NAVIGATING THE FOG OF WAR: TRANSFORMING THE UN SECURITY COUNCIL’S VETO POWER IN THE ISRAELI-PALESTINIAN CONFLICT
By: Danylo Malchevskyi
Editor: Akshay Singh
In the thick mist of the ongoing Israeli-Palestinian conflict, the term “fog of war” has become a lived reality with tangible and tragic consequences. The concept, which indicates the uncertainty inherent in battle, is clearly visible in the Middle East's complexity and instability (Shapiro, 2004). The ineffectiveness of international observers in such local conflicts, as well as their limited mandate and lack of enforcement power, has contributed to perpetuating this “fog” (Berdal, 2003). Therefore, to remove uncertainties and cultivate long-term peace, key aspects of international governance must be rethought. It is critical to analyze how global entities can go from being passive spectators to proactive agents of change, leading to tangible and meaningful results. This paper will begin by examining the concept of the “fog of war”, after which the focus will be shifted to analyze the role of the United Nations, specifically its lack of enforcement power. The paper will conclude by offering insights and recommendations on how global entities can cut through the “fog”, leading to meaningful results in the Israeli-Palestine conflict.
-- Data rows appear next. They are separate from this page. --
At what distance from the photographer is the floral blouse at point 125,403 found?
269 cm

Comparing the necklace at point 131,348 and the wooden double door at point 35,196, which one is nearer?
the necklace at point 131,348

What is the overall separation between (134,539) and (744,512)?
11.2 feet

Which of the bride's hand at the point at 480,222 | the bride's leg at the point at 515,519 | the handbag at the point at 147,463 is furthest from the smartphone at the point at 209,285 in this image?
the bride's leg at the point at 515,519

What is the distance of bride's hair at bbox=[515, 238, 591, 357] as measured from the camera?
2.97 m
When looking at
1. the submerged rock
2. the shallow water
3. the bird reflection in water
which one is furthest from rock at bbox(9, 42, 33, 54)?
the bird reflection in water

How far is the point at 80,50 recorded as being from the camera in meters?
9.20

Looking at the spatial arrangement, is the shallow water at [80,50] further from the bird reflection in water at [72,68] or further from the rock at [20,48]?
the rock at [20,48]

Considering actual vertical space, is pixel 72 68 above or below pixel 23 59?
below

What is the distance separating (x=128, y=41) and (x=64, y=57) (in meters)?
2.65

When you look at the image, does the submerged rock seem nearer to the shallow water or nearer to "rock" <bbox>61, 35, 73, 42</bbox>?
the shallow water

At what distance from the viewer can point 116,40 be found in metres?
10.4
“Fog of war” is a metaphor for the chaos and uncertainty that characterizes conflicts and seriously hinders clarity of view and effective decision-making (Shapiro, 2004, p. 234). This phenomenon is not only limited to the battlefield but also extends to the geopolitical arena as well. Its impact is particularly visible in long-running hostilities such as the Israeli-Palestinian war, which has often been described as “the most intractable conflict of all time” (Wei & Santos, 2019, p.258). In these scenarios, two major challenges arise: the struggle to obtain clear and unbiased information and the presence of political biases that often distort the understanding of enduring conflicts. Carl von Clausewitz famously stated, “War is the realm of uncertainty; three-quarters of the factors on which action in war is based are wrapped in a fog of greater and lesser uncertainty” (Russel, 2010).
The United Nations, designed as a guardian of world peace, finds its ability to dissolve this fog restricted by structural limitations within its own system. The Security Council's veto authority, in particular, has often been scrutinized in the past years (Krause and Ronzitti, 2012). In theory, the veto ensures that big nations have a role in global peace efforts. However, it has also frequently resulted in delays, particularly when rapid and decisive action is necessary (Berdal, 2003). Certain members frequently take advantage of the current power dynamics in the Security Council, and employ their veto against crucial resolutions, which leads to the obstruction of the truth. These actions prevent the implementation of potential majority-supported solutions, thereby creating situations where the true nature of a conflict remains misrepresented (Szewczyk, 2011). For example, in 2023, the United Nations Security Council failed to adopt a resolution on the ongoing humanitarian crisis in Gaza. The October 18, 2023 resolution calling for “humanitarian pauses'' and for Israel to rescind its evacuation order for northern Gaza was blocked (Asrar, 2023). In general, the US has vetoed resolutions on Israel a total of 46 times, which has usually resulted in diplomatic deadlock (Asrar, 2023). The “fog of war” is thus not merely a consequence of the complexity of conflicts themselves but is also a product of structural limitations within the very institution designed to resolve them.
Consequently, reforming the Security Council’s veto authority is crucial for the international community to resolve crises effectively (Leigh-Phippard, 1994). Without the veto power, the resolution for a humanitarian pause in Gaza might have passed, mandating a ceasefire that could have allowed the delivery of crucial humanitarian aid earlier. This action would have not only alleviated immediate suffering but also enabled more international observers to enter Gaza and report accurately on the situation (Leigh-Phippaed, 1994, p.2). The absence of a veto would potentially encourage more diplomacy and compromise, which in turn could reduce the "fog" by ensuring that the UN acts as an impartial entity dedicated to resolving conflicts based on the principles of justice and international law and not on the agendas of few dominant states (Patrick 2023). It is also crucial to mention that removing the veto would potentially have to be accompanied by the existing majority voting system, ensuring that the collective will of the majority prevails, even if at least one country opposes a resolution. This reform of the United Nations Security Council could be a critical step in unwinding complex conflicts all over the world, while also changing the status quo where confusion, uncertainty and indecisiveness reign.
In conclusion, the "fog of war" in the Israeli-Palestinian conflict is exacerbated by the United Nations Security Council's veto power, which often prevents timely and equitable resolutions. Reforming this system by eliminating the veto could lead to more decisive and just actions, potentially resolving conflict and promoting a world where peace can be sustained. Such reform could be vital for the UN to act as an impartial force, guiding conflict resolution through the principles of international law and justice, thereby clearing the uncertainty that obscures the path to lasting peace.